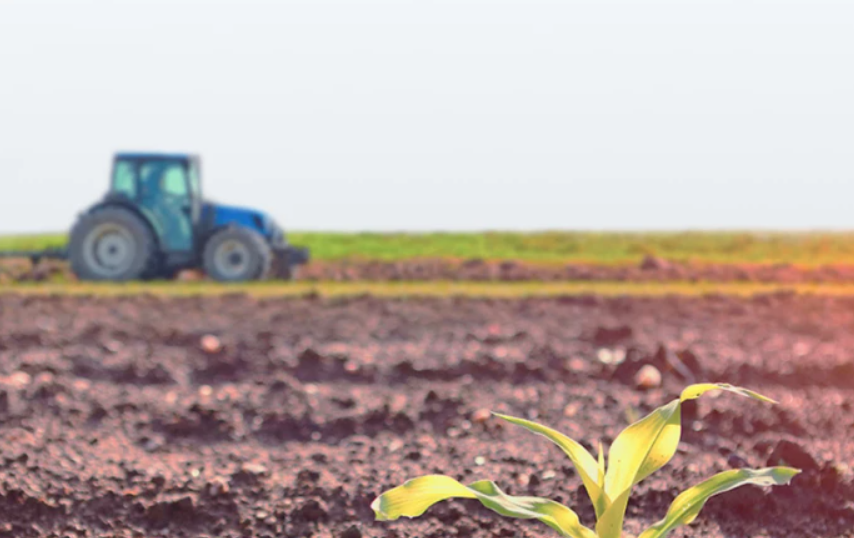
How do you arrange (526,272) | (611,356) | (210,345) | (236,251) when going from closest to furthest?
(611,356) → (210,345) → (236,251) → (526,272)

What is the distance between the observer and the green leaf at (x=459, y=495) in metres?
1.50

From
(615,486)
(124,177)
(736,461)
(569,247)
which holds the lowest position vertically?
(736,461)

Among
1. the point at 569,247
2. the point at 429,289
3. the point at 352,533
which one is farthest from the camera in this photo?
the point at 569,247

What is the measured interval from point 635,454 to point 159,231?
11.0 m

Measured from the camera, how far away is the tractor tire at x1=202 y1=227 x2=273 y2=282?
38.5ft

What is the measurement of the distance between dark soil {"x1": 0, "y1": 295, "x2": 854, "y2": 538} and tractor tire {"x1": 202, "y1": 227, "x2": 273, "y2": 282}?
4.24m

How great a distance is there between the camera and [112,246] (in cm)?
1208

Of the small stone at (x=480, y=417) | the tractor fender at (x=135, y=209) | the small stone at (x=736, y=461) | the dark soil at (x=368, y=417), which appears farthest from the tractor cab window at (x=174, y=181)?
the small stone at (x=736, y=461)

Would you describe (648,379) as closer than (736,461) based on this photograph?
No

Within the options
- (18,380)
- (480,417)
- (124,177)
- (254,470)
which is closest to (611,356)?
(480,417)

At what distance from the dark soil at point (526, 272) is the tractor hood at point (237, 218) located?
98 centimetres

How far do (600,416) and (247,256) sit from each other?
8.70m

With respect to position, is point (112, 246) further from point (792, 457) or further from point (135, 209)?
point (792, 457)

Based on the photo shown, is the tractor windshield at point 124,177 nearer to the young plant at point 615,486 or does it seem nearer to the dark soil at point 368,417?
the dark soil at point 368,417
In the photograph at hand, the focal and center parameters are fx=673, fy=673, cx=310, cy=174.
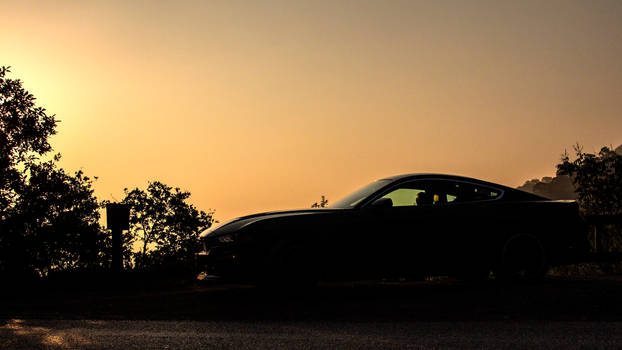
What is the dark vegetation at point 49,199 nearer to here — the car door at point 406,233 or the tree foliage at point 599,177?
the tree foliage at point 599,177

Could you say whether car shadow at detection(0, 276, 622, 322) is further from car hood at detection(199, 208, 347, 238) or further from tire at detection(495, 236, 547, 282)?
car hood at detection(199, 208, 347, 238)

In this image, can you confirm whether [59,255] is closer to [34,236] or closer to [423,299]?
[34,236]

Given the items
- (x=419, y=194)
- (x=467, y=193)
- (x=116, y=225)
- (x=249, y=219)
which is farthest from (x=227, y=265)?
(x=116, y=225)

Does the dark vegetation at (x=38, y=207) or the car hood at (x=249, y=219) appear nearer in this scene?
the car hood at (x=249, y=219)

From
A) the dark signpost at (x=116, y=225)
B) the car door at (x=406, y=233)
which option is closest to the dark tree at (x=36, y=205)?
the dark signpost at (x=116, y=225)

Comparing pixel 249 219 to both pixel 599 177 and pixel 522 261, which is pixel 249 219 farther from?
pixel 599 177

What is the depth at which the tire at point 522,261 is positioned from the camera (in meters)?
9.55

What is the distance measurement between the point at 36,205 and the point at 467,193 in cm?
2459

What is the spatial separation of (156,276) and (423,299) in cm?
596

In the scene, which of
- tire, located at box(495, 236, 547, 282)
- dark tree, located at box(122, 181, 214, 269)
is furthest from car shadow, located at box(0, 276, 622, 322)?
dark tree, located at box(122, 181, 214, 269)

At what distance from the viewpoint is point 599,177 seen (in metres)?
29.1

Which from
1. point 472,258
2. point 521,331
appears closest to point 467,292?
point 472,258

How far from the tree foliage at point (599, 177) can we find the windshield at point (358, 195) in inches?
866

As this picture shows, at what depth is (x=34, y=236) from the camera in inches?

==

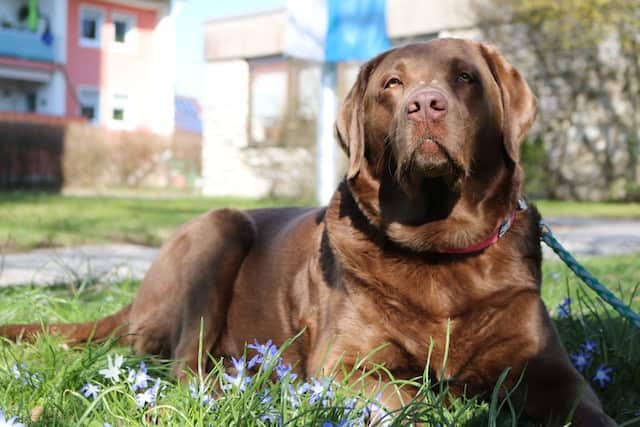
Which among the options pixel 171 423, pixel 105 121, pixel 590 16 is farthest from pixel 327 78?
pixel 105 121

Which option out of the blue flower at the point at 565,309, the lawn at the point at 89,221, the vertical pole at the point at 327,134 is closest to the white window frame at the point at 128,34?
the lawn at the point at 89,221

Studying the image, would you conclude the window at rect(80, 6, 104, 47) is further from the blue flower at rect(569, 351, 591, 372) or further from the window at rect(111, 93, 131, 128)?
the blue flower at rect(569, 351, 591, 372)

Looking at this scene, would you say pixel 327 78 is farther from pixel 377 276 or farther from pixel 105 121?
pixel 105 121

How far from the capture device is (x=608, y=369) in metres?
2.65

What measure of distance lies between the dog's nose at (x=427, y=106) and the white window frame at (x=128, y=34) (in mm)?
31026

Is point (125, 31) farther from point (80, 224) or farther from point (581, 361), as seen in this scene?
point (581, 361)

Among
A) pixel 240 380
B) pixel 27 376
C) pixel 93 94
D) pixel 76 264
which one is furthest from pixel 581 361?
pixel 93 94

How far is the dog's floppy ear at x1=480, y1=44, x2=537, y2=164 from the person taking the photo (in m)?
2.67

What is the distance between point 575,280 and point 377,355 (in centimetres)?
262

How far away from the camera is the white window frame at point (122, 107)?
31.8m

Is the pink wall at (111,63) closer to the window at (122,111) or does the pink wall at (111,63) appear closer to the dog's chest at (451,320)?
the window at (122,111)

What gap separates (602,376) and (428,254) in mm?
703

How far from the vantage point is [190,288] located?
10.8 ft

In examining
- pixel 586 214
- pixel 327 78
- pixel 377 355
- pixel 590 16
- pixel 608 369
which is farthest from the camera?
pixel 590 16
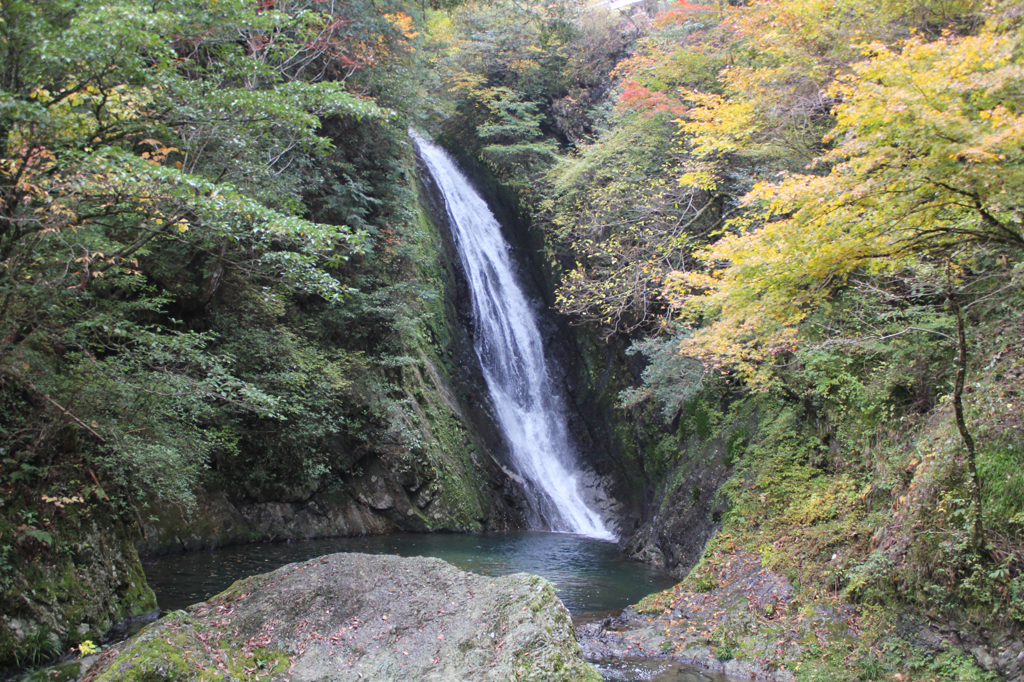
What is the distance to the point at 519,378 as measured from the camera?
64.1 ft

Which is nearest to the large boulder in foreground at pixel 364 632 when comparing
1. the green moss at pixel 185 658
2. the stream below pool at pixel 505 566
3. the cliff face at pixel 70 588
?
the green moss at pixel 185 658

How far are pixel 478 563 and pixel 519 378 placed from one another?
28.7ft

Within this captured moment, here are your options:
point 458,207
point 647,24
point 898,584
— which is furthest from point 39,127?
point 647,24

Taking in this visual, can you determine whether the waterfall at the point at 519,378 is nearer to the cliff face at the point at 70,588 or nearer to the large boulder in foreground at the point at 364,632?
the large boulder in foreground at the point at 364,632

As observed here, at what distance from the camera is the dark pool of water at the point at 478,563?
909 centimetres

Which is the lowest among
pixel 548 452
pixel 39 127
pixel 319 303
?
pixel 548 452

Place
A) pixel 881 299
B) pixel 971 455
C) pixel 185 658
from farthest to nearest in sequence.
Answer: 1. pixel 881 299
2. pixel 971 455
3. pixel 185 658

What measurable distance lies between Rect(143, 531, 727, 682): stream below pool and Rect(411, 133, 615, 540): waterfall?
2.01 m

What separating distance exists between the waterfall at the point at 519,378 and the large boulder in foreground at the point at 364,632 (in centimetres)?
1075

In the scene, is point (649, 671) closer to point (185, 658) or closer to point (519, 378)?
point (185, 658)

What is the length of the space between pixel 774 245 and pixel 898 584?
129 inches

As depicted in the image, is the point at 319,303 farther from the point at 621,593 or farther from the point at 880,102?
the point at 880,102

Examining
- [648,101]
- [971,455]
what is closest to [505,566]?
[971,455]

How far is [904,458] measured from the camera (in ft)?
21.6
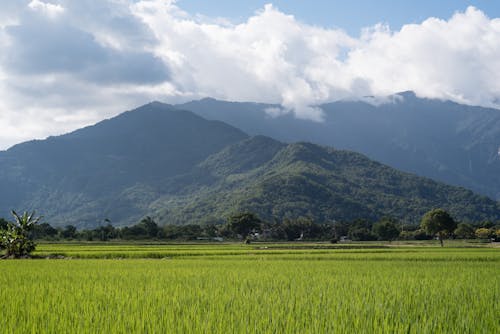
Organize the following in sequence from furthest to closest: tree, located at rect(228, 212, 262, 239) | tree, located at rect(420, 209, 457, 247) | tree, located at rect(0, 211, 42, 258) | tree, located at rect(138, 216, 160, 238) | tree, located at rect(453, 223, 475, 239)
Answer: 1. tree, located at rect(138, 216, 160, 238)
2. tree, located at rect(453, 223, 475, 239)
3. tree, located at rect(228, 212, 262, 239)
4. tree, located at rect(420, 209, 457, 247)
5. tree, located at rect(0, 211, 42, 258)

WORK INSTRUCTIONS:
Return every line of the items above that contains the word "Within", matching case exactly.

PROBLEM SOLUTION:
Within the options
Within this captured moment, here are your options:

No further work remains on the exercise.